Résistance aux antibiotiques : la piste des alligators

En matière de défense contre les agressions, l’alligator a des choses à nous apprendre. On connaissait l’épaisseur de son cuir ou la puissance de ses mâchoires. L’essentiel est pourtant ailleurs, caché dans un système immunitaire extraordinaire. Jugez plutôt : voilà un animal qui se vautre dans les pires cloaques, s’inflige des blessures effrayantes, mais reste imperméable aux bactéries qui pullulent dans ces milieux. Quel est donc son secret ? A l’heure où les résistances aux antibiotiques se multiplient et où la recherche peine à trouver de nouveaux remèdes, pourrions-nous nous inspirer de cet animal ?

En 2008, des scientifiques américains ont apporté une première réponse. Ils ont découvert que du sérum sanguin tiré du reptile pouvait détruire 23 souches bactériennes. L’arme de destruction massive dissimulée dans le sang de la bête semblait être une enzyme. Prometteuse, la piste n’a pas permis d’aboutir à l’élaboration de médicaments.

> [Documents fournis]:
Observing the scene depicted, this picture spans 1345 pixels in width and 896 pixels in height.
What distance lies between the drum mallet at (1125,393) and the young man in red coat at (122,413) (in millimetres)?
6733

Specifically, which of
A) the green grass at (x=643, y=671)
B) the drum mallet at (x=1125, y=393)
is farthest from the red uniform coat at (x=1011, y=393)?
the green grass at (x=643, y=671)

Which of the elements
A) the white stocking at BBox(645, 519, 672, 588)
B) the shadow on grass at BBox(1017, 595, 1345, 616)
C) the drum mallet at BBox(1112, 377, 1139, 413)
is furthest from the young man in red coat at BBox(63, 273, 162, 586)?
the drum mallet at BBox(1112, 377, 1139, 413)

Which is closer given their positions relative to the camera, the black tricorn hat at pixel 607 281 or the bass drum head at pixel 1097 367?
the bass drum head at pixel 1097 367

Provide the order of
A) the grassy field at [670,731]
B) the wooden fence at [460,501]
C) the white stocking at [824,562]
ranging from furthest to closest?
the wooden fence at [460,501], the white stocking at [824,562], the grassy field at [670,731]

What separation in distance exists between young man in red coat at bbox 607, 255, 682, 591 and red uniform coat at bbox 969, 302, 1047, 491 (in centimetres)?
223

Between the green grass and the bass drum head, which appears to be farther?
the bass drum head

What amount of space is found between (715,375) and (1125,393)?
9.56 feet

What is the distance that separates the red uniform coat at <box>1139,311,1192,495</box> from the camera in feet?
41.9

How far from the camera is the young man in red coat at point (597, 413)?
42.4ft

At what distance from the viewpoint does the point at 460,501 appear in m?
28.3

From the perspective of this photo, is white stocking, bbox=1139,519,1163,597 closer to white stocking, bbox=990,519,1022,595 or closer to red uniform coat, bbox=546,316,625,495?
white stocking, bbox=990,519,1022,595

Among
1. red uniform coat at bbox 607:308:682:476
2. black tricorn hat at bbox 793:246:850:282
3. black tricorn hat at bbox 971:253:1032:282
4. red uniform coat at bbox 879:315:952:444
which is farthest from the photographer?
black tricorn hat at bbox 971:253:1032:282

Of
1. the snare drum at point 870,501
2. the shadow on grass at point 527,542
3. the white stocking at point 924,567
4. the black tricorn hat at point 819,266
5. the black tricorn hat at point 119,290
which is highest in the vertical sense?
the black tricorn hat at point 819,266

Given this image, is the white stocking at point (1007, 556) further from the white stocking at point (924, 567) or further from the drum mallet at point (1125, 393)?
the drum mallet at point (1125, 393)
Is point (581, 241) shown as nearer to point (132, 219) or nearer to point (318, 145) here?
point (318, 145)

* * *

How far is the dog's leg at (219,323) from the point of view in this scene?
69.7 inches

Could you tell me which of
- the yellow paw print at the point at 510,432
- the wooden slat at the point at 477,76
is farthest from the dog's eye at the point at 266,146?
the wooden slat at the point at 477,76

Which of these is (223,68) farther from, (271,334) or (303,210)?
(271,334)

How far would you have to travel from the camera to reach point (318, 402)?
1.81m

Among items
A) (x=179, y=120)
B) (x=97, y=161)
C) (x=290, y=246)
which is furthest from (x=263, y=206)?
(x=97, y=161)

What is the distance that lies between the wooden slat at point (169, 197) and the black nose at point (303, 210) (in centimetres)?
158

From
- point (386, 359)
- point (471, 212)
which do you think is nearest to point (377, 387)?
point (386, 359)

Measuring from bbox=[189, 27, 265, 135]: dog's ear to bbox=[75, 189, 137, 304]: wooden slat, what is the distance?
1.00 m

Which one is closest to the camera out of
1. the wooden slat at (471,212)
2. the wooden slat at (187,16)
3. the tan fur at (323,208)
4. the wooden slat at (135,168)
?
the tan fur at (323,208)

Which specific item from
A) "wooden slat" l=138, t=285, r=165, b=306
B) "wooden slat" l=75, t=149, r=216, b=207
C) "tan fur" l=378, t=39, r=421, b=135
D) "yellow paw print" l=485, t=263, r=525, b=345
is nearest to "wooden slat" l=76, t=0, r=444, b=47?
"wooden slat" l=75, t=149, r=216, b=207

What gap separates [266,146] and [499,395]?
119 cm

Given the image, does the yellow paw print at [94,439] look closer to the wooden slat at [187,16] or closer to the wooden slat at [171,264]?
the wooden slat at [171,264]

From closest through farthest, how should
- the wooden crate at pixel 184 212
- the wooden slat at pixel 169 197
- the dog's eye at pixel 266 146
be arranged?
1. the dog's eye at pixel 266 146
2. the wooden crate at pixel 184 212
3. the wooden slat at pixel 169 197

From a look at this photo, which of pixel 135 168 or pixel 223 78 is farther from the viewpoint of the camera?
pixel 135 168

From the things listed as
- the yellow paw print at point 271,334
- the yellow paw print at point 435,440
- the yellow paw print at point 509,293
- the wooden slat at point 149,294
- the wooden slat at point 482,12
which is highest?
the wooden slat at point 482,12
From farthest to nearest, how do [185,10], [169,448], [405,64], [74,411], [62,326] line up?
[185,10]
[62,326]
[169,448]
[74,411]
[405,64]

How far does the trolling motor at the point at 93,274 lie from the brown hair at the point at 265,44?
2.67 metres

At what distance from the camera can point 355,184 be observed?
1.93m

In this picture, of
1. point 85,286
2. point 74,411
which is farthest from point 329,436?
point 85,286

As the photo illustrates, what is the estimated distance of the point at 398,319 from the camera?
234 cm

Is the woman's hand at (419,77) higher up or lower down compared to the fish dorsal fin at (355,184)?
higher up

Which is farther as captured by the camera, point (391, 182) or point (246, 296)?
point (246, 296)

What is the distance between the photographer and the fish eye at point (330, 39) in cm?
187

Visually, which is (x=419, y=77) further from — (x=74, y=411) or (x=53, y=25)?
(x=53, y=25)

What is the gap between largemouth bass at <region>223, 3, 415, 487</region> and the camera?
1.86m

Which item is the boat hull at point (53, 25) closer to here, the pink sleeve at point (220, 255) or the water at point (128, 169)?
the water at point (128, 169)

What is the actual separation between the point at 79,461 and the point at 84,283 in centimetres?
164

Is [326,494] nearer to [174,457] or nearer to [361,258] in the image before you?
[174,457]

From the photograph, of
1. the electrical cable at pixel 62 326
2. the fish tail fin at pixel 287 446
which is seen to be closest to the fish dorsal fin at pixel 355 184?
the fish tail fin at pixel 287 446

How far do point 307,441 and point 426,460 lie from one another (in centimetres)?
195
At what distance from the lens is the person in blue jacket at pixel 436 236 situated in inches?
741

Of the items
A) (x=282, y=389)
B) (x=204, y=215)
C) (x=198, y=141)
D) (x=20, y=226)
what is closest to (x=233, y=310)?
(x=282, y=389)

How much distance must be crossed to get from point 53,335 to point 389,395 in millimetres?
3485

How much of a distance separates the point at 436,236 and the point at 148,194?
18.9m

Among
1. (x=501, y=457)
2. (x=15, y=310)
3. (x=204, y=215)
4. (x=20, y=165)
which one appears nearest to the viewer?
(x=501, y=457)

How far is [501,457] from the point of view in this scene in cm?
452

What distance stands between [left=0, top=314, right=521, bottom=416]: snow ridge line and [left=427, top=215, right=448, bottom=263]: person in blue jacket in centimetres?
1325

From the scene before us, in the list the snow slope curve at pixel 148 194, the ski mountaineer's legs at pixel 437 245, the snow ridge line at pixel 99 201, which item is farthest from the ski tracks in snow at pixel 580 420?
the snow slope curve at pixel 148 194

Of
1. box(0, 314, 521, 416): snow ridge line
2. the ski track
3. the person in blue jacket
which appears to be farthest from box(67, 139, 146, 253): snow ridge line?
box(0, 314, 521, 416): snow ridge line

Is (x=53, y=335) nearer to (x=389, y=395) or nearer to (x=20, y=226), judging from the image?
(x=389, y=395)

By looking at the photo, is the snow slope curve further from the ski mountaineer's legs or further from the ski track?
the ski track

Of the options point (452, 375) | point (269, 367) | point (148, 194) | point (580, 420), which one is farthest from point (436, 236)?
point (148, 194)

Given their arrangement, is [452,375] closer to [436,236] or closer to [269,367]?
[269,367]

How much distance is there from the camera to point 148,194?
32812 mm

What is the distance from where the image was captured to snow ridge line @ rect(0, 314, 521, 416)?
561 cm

> [Consignes et exercices]:
**1.** Pour chacune des affirmations suivantes, dites si elle s'accorde avec le texte d'étude en répondant par oui ou par non, puis citez les mots du texte qui tranchent. (a) En 2008, des scientifiques américains ont découvert que le sérum sanguin de l'alligator pouvait détruire 23 souches bactériennes. (b) La piste de l'enzyme a permis d'élaborer des médicaments. (c) L'alligator vit dans des milieux propres.
**2.** D'après le texte d'étude, qu'est-ce qui semblait être l'arme dissimulée dans le sang de l'alligator ?

> [Corrigé dans l'ordre]:
**1.**
(a) Oui : « du sérum sanguin tiré du reptile pouvait détruire 23 souches bactériennes ».
(b) Non : « la piste n’a pas permis d’aboutir à l’élaboration de médicaments ».
(c) Non : « se vautre dans les pires cloaques ».

**2.** Une enzyme.